The final movement of the poetry is recapitulation of the themes of the two poems with personal and topical application. This makes a resolution and contradiction of the first. It falls into two parts in each poem, but the change is slighter than in the second movement, and it is reserved. Here colloquial passage comes first and then, without a feeling of sharp break, for the metre remains fundamentally the same. The base of the line contrasts, and images return in quick succession. In various ways the last lines echo the beginning of the whole poem. The musical treatment to the image brings varied significance, for example, the images of sea holds different meaning in East Coker than that of The Dry Salvages.
Movement in music is defined by Benward and Saker as such:
“…a unit of a larger work that may stand by itself as a complete composition. Such divisions are usually self-contained. Most often the sequence of movements is arranged fast-slow-fast or in some other order that provides contrast.” (Benward and Saker, 2009, p.358)
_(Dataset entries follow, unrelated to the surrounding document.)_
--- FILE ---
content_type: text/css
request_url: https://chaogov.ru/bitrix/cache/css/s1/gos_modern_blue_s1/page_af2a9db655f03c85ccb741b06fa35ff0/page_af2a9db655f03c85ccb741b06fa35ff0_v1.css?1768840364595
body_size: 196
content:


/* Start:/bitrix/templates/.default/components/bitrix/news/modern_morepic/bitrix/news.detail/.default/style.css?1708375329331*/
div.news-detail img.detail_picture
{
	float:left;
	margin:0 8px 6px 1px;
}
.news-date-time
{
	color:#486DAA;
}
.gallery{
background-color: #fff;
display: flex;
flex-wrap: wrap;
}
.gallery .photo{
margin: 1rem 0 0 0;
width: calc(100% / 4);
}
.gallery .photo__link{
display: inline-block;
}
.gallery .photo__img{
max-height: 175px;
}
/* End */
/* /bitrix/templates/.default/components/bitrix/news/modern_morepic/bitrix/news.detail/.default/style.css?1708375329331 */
Eliot’s poem Four Quartets is a composition which is complete in giving the musical impact. The poetry is contained and gives impact and effect as whole. It also gives successions of rhythms and tunes. One can realize that the poem is not only the mature work but it is also a unique and essentially inimitable. Eliot might have given to other poets a form they can use for their own purposes and simultaneously he tries here to rediscover the value of metrics. The twentieth century has been marked by a vast variety of experiments in metrical form but most probably none have been marked by a variety of experiments in metrical form, at the same time, none might have been so widely accepted as Eliot. Eliot has been the poet of the century who has the widest audience, both academic and popular which gave a wide-spread influence to others. Four Quartets made the use of recurrent theme which can be described as natural to poetry as music.
References:
1. Eliot, T.S. Four Quartets, http://www.davidgorman.com/FourQuartets/index.htm, Tristan Fecit, June 2000.
2. Gardener, Helen. The Art of T.S. Eliot. London: Cresset Press, 1949.
3. Benward, Bruce and Saker, Marilyn Nadine. Music in Theory and Practice Vol. II (8th edition). Boston: McGraw-Hill.